This is the key finding of a recent Council of Mortgage Lenders survey which found that the proportion of under-25s who aspire to be home owners within the next two years has increased from 40% to 50% over the past five years.
This is despite the well publicised problems that young people are having in affording to buy.
The survey found that young people are not unusual in their aspirations. Although the increase in desire to own homes is greatest among young people, the survey found that across all age groups, the wish to own has increased. Some 84% of people now wish to own homes.
The increased desire to own among young people is interesting because it seems to be contrary to the reality of what is going on in the marketplace.
While plenty of young people want to buy, few of them are doing so. The Department for Communities and Local Government reports that the proportion of people under 25 who own homes has fallen from 24% five years ago to just 18% now.
With house prices continuing to rise way in excess of inflation, the ability to buy a home is moving further away from people who don’t already have housing equity.
Some 18 months ago there were suggestions that the housing market was about to crash and the fact that these predictions have been proved wrong has no doubt provided further stimulus in encouraging young people to buy.
The increased number of people wishing to buy property is widely attributed to higher levels of confidence in the UK economy.
Sustained economic recovery coupled with a strong employment market means that people are optimistic about their economic circumstances in the future.
At the same time, rising property prices mean people are also confident that they won’t find themselves in negative equity. And if you don’t get on the property ladder now, will you be able to afford to do so next year?
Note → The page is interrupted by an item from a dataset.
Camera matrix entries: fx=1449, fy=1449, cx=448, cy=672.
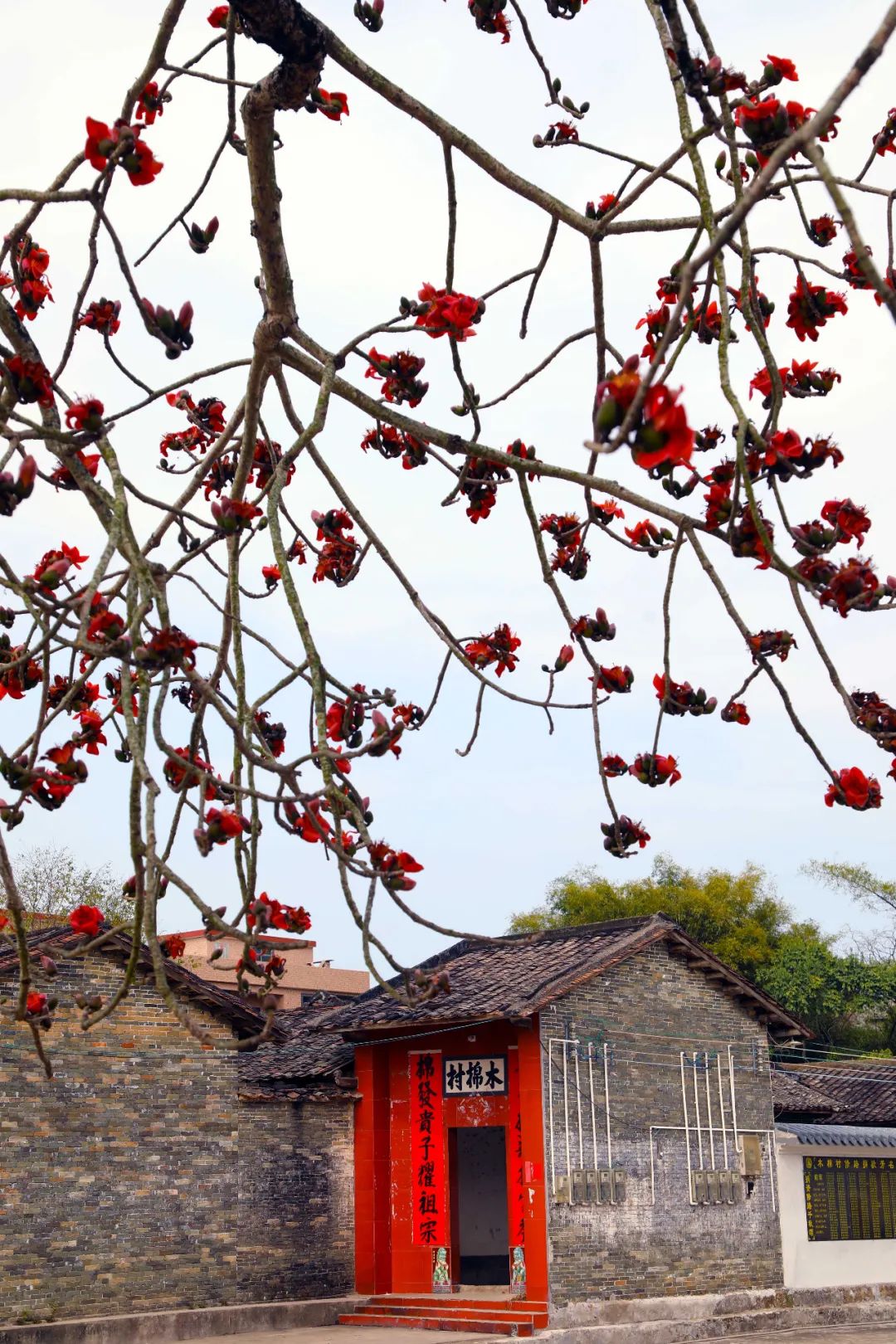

But is it only economic factors stimulating this desire among the young to buy?
It is interesting how the sorts of properties that appeal to first-time buyers are sold and advertised. It wasn’t that long ago that a property sold itself – an artist’s impression of what a property would look like would be all the advertising that was required.
Today, it is unusual to see a picture of a property at all.
Attractive, soft focus photographs of couples sipping glasses of wine clog the property supplements of newspapers and the boards outside building sites.
Property has gone from being something you live in to being a lifestyle choice that defines who you are.
The message is clear – if you don’t have the exposed floorboards, subdued lighting and a plasma screen TV, you are nobody. It’s no surprise that young people are so desperate to buy.